→ **TASK**:
Answer these from the passage on the Teutonic Knights and Pomerellia:
(a) What place did Sambor deliver to the Teutonic Knights?
(b) In what year was Mestwin's will dated?
(c) What would demanding the lands willed to them by Racibor have involved?

Book Read Free

Teutonic Knights

Page 10

by William Urban


  Just as the Piast dynasty seemed to be dying out, so was the line of Pomerellian dukes. Dukes Sambor (1204 – 78) and Racibor (? – 1275/6) had no male children, and they hated their nephew Mestwin (duke 1266 – 94) so much that they tried to deprive him of his inheritance by every means possible. Duke Racibor willed most of his lands to the Teutonic Knights and other religious bodies, and Sambor did the same. Duke Mestwin was able to nullify Racibor’s bequests by seizing his lands and then defending them against the claims of the Brandenburg dukes, but Sambor was able to deliver Mewe – a key position near the Vistula – to the Teutonic Knights, establishing them firmly on the left bank of the great river. This was a safer area for settling immigrants than in Prussia. Consequently Mewe quickly developed into a valuable German-speaking possession.

  Mestwin had no surviving male children and had taken a vow of chastity, so the dynasty would end with his death. He could live with that prospect, but he still wanted to prevent the duchy, or even Mewe, from falling into the possession of his bitterest enemies, the Teutonic Knights. Much better to give it all to Piast relatives, as he did in a will dated 1282.

  The Teutonic Knights must have given considerable thought to this, as they sat around their tables, eating and discussing politics among themselves and with their many visitors; but they apparently did nothing about it except talk. Talk and diplomacy. Their duty was the crusade, not the acquisition of Christian lands. Although the crusade could be carried on better if the order had more resources, demanding the lands willed to them by Racibor would have involved war with Poland. Crusaders were not supposed to make war on Christians (though the example of crusaders in the Holy Land demonstrated that they could); but, more important, the Prussian master could not afford to alienate powerful rulers in their rear. For now little could be done about Pomerellia. The Teutonic Knights had to concentrate on the war in the east.

→ **DATA SEGMENT**:
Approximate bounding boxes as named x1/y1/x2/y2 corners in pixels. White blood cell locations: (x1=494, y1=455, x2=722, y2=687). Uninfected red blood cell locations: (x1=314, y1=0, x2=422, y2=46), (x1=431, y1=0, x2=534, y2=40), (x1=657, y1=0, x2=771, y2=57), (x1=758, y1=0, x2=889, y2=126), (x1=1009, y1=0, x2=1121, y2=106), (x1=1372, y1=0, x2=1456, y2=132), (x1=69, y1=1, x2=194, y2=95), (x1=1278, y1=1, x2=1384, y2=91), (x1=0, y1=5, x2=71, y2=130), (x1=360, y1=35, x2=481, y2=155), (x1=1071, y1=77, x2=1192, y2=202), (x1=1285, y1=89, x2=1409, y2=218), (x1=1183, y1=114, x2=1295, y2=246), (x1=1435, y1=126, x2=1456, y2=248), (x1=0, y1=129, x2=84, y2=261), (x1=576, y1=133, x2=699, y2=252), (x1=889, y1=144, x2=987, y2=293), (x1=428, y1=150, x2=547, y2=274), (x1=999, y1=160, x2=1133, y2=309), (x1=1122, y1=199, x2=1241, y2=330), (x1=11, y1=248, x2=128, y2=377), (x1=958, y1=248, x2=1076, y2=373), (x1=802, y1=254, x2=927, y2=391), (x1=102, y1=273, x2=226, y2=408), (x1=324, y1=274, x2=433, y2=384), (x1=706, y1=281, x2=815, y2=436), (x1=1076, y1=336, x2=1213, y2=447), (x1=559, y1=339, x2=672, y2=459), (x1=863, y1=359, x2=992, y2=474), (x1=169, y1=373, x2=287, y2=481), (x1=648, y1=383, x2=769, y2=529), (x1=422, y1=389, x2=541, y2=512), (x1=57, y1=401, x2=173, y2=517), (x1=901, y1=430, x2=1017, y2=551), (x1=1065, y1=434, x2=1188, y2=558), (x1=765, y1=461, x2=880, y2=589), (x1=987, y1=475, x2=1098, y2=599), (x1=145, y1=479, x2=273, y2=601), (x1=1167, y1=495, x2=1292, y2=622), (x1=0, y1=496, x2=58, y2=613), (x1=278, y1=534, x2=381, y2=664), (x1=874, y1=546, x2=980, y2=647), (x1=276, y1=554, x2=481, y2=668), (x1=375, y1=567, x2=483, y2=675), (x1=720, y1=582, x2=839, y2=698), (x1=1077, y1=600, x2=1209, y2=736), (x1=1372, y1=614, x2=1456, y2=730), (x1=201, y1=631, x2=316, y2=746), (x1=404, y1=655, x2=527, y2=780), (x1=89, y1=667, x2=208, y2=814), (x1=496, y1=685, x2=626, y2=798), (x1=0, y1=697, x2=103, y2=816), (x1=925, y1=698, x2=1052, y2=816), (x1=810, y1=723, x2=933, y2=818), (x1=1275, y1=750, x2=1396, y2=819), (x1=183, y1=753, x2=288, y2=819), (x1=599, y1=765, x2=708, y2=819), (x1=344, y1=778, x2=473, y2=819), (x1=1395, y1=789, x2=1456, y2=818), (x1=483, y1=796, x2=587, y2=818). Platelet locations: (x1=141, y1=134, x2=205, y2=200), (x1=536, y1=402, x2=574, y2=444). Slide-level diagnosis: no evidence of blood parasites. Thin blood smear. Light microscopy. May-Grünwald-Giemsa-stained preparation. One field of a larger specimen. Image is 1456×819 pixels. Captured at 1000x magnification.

→ **OUTPUT BELOW**:
(a) Mewe
(b) 1282
(c) War with Poland